GitHub

Table of Contents

About The Project
- Built With
Getting Started
- Prerequisites
- Runing the Application
Usage
How To
License
Maintainer

About The Project

Study Case: Imagine that we have an application in charge of collecting customer information. BI team needs to analyze data constantly, but we don’t want them to analyze the data directly from the raw database. Here we have created two-layer above that raw database so that BI can build up some BI tools on the top of the data warehouse. The purpose of the datalake is a staging area to keep data in a raw format before we apply any transformation or for the backup purpose in case the Datawarehouse is down.

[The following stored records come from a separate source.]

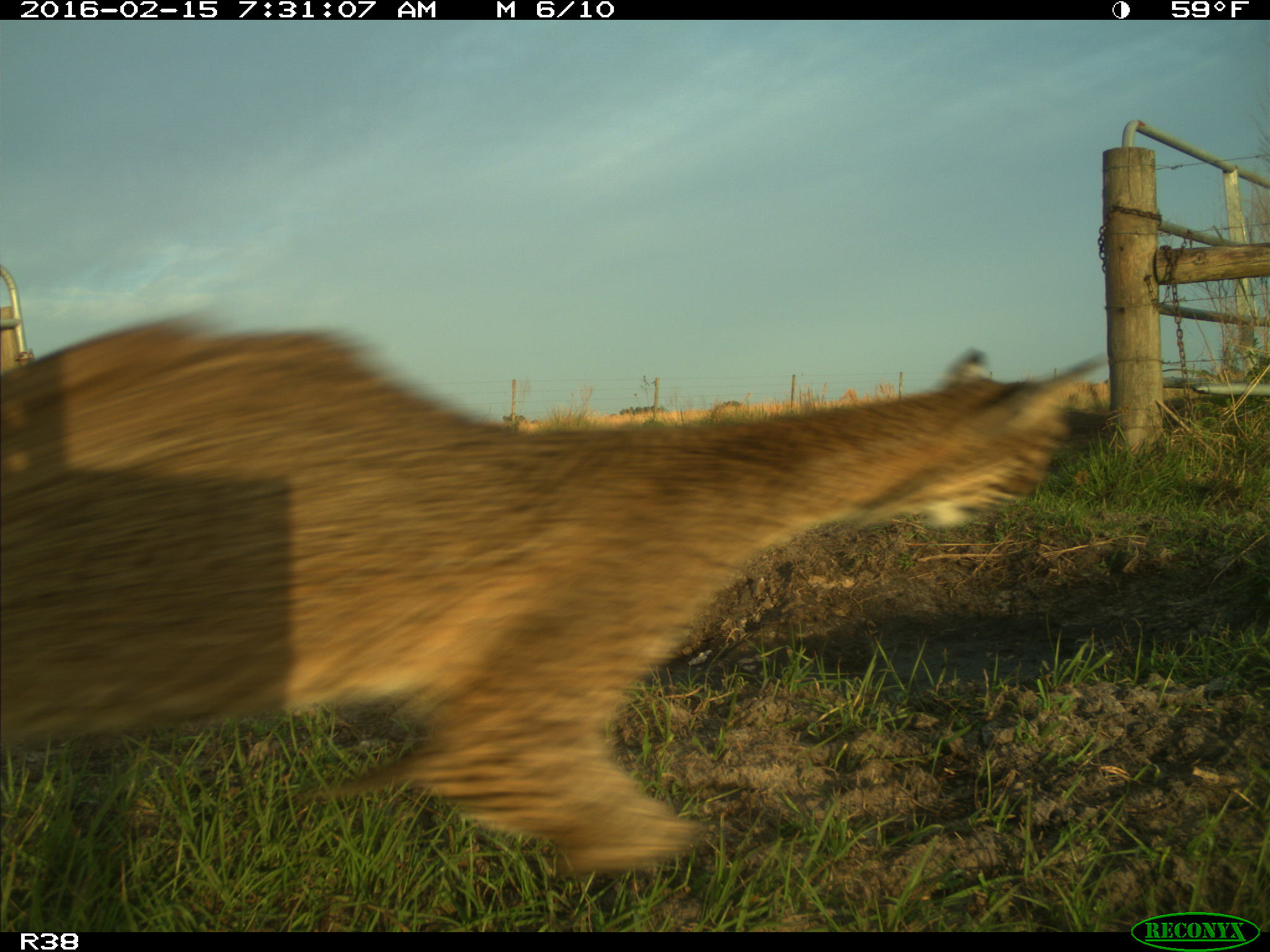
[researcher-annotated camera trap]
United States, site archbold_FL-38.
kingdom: Animalia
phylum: Chordata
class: Mammalia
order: Carnivora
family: Felidae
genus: Lynx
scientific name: Lynx rufus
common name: bobcat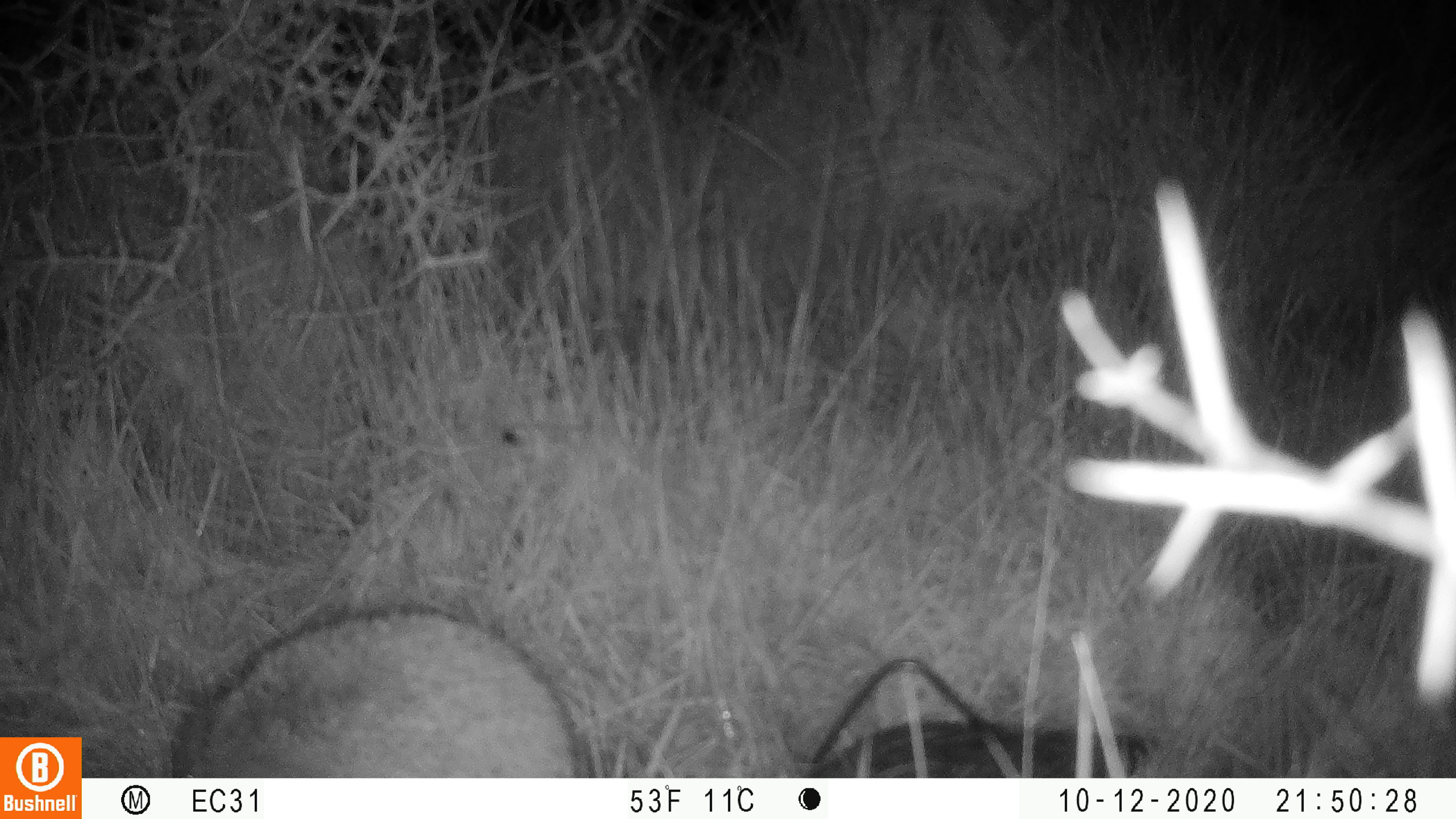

We used docker to host each isolated service and used apache airflow to execute our pipeline on a daily basis. The goal of this project is to simulate the data ETL process: Using a customize REST API to Extract three different tables from the MySQL local database, applying any required transformation to those data, first loading those data to AWS S3 data lake, and then loading those data into both AWS RDS and local Postgres database.

Built With

Some major frameworks/libraries used to bootstrap this project:

Apache-airflow: Data pipeline Scheduling and orchestration
Docker: Isolate application environment inside a container.
Mysql-connector-python: Used to establish connection with MySQL database
Psycopg2-binary: Used to establish connection with Postgres database
Terraform: open-source infrastructure as Code (IAC) software tool to help us automatically setup or take down cloud-based framework and infrastructure.
Faker: Generating fake data to build tables.

Some AWS services I have used in this project:

AWS S3: Amazon Simple Storage Service is a service offered by Amazon Web Services that provides object storage through a web service interface.
AWS Parameter Store: AWS service that stores strings, secret data and non-secret data alike.
AWS RDS: a distributed relational database service by Amazon Web Services.

Getting Started

Prerequisites

Docker

Make sure you have Docker Desktop installed on your computer. If you do not have Docker installed please use this link to download:

Once Docker is installed, make sure it is up and running in your background.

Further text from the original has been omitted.